[START GIVEN DATA]
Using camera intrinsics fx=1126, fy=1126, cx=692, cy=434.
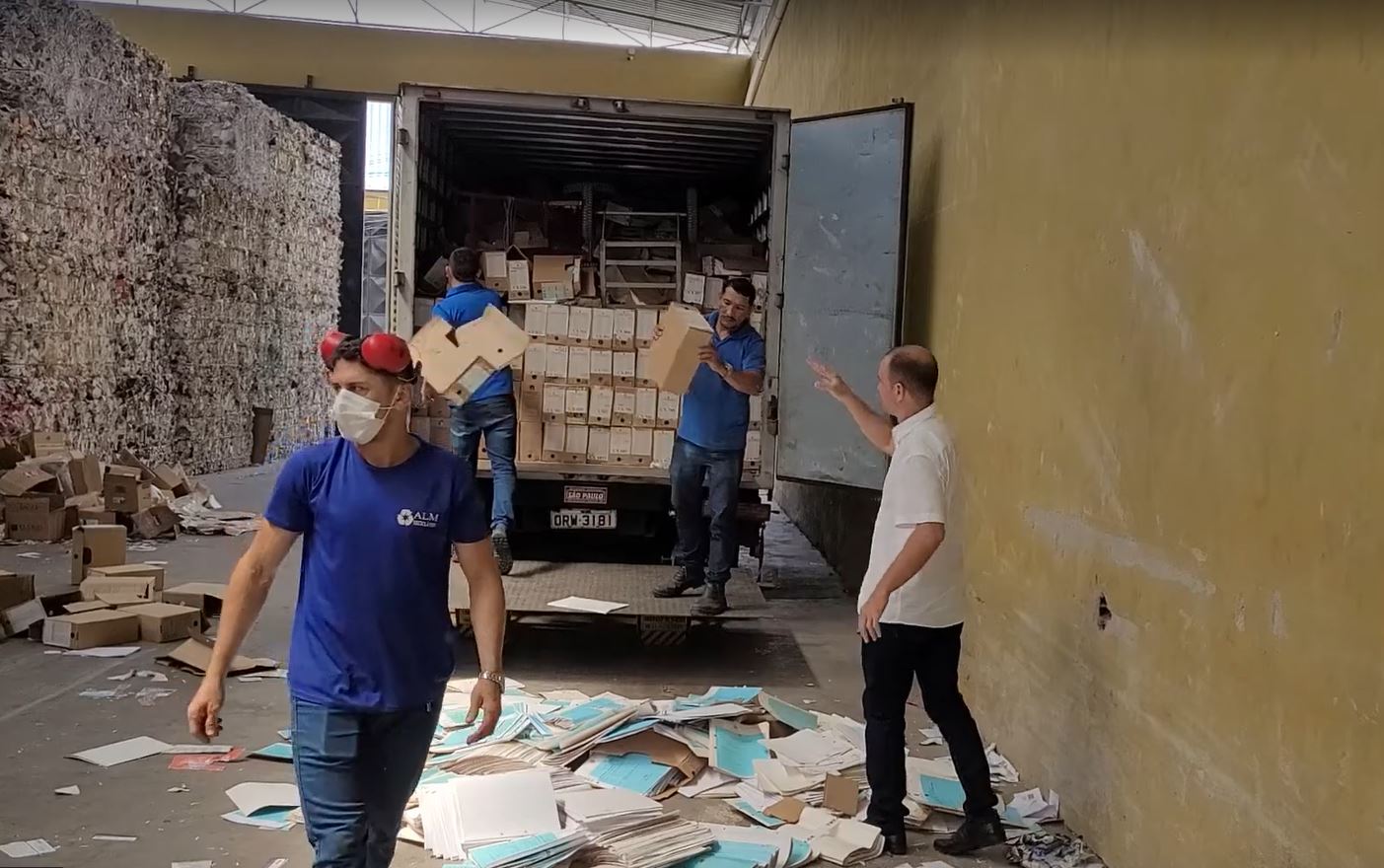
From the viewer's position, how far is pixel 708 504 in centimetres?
680

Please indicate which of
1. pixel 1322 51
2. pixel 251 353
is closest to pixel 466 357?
pixel 1322 51

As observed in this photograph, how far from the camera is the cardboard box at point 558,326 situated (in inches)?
308

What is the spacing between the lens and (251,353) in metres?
15.9

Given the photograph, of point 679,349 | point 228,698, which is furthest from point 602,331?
point 228,698

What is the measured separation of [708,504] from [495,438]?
137cm

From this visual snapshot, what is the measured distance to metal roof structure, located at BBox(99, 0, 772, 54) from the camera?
[END GIVEN DATA]
Rewrite everything in the records from the line containing "Please indicate which of" down to the end, swapping "cardboard box" for "carton" and leaving the rest untouched.

• _SOLUTION_:
Please indicate which of
1. pixel 1322 51
2. pixel 251 353
is closest to pixel 466 357?
pixel 1322 51

As observed in this photograph, how far from the camera is the carton at point 558,326 situated (in inches)?
308

What is the spacing between the lens and (251,353) in metres?
15.9

Given the photograph, of point 679,349 | point 228,698, which is furthest from point 602,331?
point 228,698

What is the measured separation of [708,504] from [495,438]?
137cm

From this visual snapshot, what is the measured distance to metal roof structure, located at BBox(99, 0, 772, 54) from the camera?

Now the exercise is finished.